Grand designs

Chris Webb explains why the best laid plans of Brighton haven't worked out

An emotionally charged 1-0 victory over Doncaster Rovers on July 28, 1997, marked the end of an era for Brighton & Hove Albion FC. It was to be the last ever game played at the Goldstone Ground, the Seagulls’ home for over a century. Now it’s six years on and we re­main without a permanent stadium, leaving many fans such as myself angry and frustrated as the club continue to pay the price for their lack of stability.

Brighton have just lost manager Steve Coppell to Read­ing. We have failed to hold on to Cop­pell and his predecessors Peter Taylor and Micky Adams largely because of the club’s lack of a permanent stadium. The Albion are temporarily playing their home games at Withdean, a makeshift athletics stadium in Hove with a capacity of just 7,000.

While we’re enjoying far better for­tunes on the field than six years ago, with no permanent home the future of Bright­on remains desperately uncertain. The club want to build a new 22,000-capacity state-of-the-art stadium in Falmer, four miles outside Brighton on an eight-acre agricultural site. However, delayed pro­posals, protesting residents and now a government-led public inquiry have meant that a single brick is yet to be laid. It is ridiculous that a city the size of Brighton and indeed a county the size of Sussex re­mains without a decent stadium, all the more so when you consider the many other cities around the country that have numerous sporting arenas.

Developments have been im­peded by arguments regarding the suit­ability of Falmer. First, the location crosses district boundaries, with part of the land lying in a neighbouring authority’s district which strongly opposed the new stadium.

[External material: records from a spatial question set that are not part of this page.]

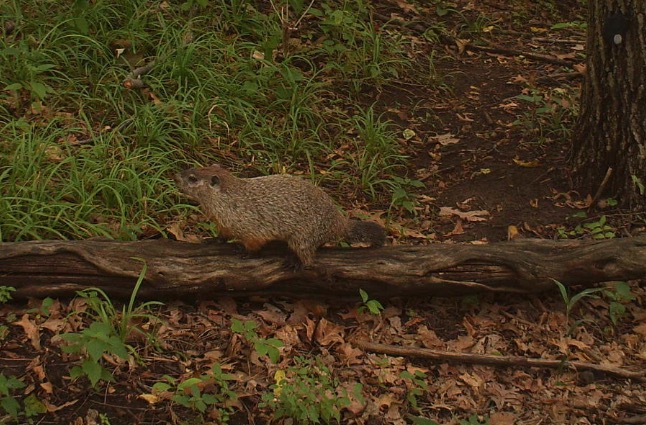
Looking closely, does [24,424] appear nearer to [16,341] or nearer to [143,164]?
[16,341]

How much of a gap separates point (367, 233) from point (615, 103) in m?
2.26

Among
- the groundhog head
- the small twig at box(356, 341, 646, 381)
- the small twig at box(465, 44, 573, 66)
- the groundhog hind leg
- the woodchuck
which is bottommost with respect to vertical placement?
the small twig at box(356, 341, 646, 381)

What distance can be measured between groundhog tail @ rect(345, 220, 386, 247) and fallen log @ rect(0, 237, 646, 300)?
0.23ft

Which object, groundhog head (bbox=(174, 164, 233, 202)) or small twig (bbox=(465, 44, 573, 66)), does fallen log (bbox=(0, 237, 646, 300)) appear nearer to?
groundhog head (bbox=(174, 164, 233, 202))

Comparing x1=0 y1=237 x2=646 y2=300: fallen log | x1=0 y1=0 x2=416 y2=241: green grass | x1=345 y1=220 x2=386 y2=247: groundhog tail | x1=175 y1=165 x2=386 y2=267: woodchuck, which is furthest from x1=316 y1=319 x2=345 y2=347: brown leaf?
x1=0 y1=0 x2=416 y2=241: green grass

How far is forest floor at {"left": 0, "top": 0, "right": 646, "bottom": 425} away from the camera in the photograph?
13.9 ft

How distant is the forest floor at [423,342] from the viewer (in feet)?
13.9

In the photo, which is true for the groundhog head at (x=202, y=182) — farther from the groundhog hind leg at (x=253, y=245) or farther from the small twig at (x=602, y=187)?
the small twig at (x=602, y=187)

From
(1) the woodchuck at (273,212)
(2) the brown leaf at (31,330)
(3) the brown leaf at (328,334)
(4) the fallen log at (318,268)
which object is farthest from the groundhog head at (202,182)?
(2) the brown leaf at (31,330)

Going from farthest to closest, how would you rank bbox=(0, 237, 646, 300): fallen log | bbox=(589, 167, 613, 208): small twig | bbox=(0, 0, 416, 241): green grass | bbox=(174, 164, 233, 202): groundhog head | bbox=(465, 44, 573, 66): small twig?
1. bbox=(465, 44, 573, 66): small twig
2. bbox=(589, 167, 613, 208): small twig
3. bbox=(0, 0, 416, 241): green grass
4. bbox=(174, 164, 233, 202): groundhog head
5. bbox=(0, 237, 646, 300): fallen log

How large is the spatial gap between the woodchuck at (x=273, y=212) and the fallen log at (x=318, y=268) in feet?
0.36

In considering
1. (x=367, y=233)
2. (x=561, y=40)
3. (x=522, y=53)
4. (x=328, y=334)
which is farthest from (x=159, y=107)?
(x=561, y=40)

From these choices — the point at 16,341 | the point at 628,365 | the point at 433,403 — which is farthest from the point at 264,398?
the point at 628,365

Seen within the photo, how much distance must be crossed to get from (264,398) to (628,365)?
2354 millimetres
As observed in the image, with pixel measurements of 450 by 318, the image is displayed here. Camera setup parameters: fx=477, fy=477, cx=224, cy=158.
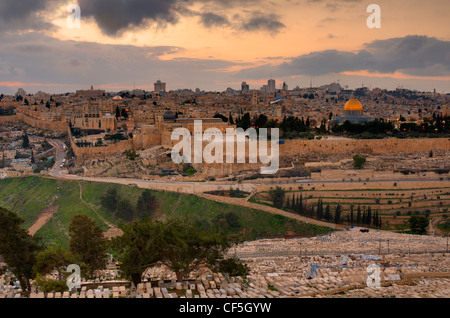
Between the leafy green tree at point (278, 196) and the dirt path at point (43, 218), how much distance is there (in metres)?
8.84

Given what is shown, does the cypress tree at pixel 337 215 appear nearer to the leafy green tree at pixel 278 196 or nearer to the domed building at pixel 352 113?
the leafy green tree at pixel 278 196

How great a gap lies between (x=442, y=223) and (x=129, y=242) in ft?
44.7

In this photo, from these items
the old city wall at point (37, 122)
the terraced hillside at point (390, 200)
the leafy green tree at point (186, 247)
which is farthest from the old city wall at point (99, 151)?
the leafy green tree at point (186, 247)

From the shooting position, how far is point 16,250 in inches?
399

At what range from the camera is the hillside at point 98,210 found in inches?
683

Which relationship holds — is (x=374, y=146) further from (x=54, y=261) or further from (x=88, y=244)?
(x=54, y=261)

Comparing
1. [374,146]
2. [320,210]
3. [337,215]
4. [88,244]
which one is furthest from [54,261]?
[374,146]

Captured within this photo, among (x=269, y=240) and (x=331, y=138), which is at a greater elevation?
(x=331, y=138)

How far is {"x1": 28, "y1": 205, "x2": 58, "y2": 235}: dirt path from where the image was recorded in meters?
18.2

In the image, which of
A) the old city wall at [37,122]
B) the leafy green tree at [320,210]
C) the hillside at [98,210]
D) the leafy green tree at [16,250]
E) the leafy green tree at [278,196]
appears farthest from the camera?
the old city wall at [37,122]

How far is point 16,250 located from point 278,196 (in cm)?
1096
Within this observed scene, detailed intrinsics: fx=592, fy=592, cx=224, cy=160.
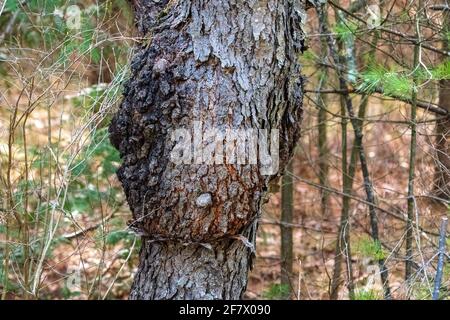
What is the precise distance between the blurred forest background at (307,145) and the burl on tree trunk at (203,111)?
28 centimetres

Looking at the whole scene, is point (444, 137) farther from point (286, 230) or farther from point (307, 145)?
point (307, 145)

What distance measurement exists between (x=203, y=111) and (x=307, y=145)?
3.29 meters

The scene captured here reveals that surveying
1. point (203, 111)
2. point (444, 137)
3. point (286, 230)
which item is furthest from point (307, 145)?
point (203, 111)

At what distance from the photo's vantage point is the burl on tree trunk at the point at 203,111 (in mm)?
2738

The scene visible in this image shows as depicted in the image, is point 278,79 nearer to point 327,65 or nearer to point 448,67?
point 448,67

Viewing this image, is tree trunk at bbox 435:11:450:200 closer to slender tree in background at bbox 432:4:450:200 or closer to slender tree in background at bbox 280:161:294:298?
slender tree in background at bbox 432:4:450:200

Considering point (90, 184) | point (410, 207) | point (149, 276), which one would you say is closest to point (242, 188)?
point (149, 276)

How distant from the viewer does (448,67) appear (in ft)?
10.6

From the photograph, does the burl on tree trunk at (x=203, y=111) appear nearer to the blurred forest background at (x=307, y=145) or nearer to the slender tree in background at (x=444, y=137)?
the blurred forest background at (x=307, y=145)

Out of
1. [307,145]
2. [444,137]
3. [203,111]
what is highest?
[307,145]

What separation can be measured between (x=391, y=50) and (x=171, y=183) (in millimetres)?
2305

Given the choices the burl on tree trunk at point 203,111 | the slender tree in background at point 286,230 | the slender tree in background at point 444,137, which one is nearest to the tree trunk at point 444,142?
the slender tree in background at point 444,137

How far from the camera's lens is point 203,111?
2709 mm
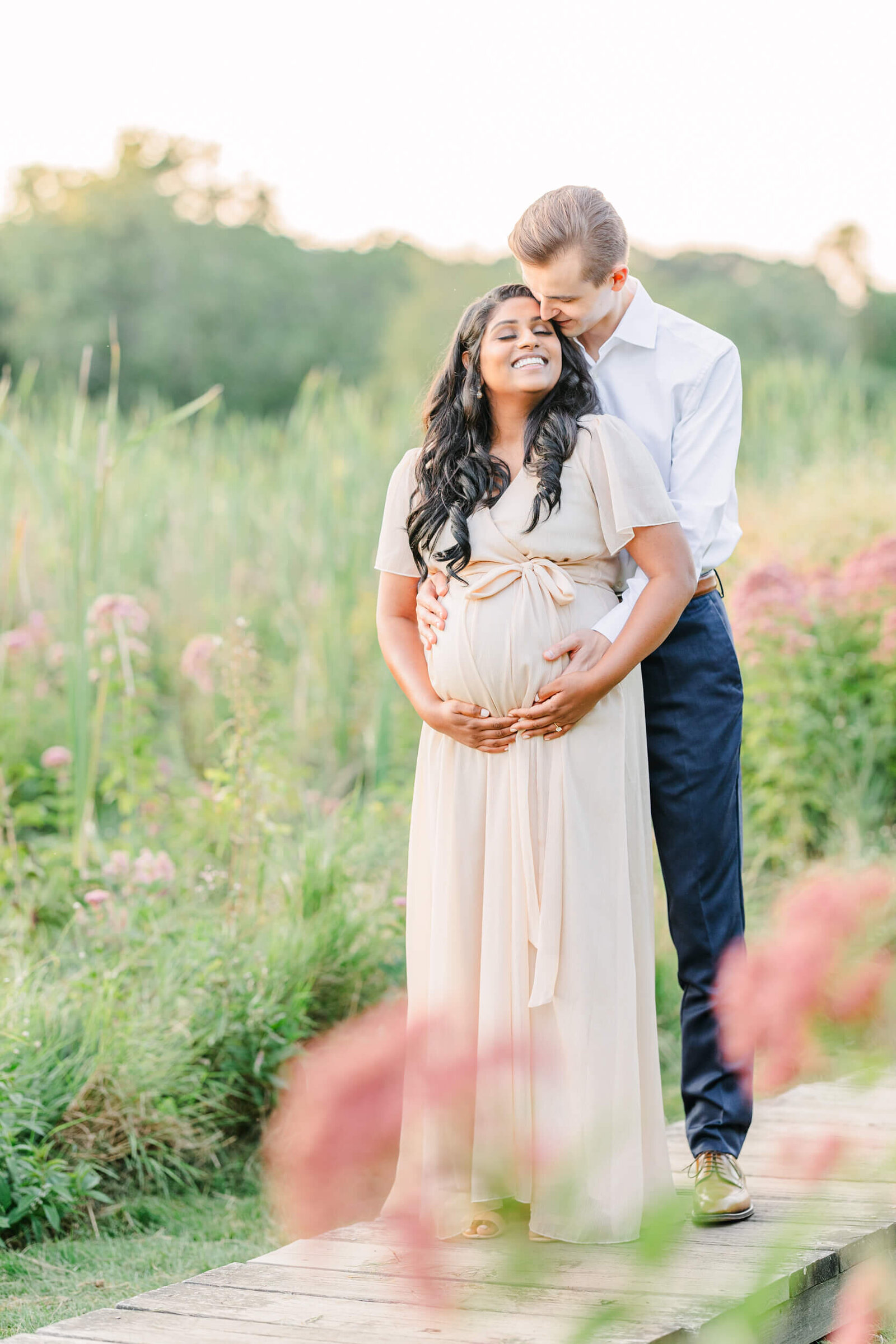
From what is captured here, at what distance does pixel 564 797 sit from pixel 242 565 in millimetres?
4767

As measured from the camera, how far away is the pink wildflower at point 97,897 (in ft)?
13.8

Second, the site crosses unitary boundaries and so co-operation was required and compromises had to be reached with the universities of both Sussex and Brighton. To these issues is added the fact that there is an adjacent designated area of Out­standing Natural Beauty.

Unsurprisingly, the opposition to the Falmer site has used these factors to delay the club’s plans when­ever possible. The main argument seems to be based on environmental grounds, but the location is effectively no-man’s land and if the new stadium is not built there then it is very probable that some sort of commercial development will fill the void.

There is never going to be a completely ideal site for a new stadium, particularly in a congested urban area. Instead the most suitable location must be selected from those that exist and Falmer is certainly that. It’s big enough, it’s council owned and therefore available, it has few neighbours to disturb and has excellent transport links, with a railway station, the Bright­on bypass and the A27 all nearby. Further­­more, the club’s shut­tle-bus sys­tem, previously used with great suc­cess at the Withdean, will help restrict the extra traffic in the area on match days.

A new stadium will be a great asset to the city, offering significant economic and employment benefits for the area as well as the club. Brighton have a massive fan base but continue to lose much needed revenue from gate receipts with each Saturday that passes. I’m sure that I am just one of the many Brighton fans that would love to watch the club play on a more regular basis but have been unable to do so due to the limited capacity at Withdean.

The fate of the club lies in the hands of the government, with the second phase of the public inquiry now underway. I just hope that common sense prevails and Brighton, the city by the sea, is allowed to build a sta­­­dium that it can be proud of once again.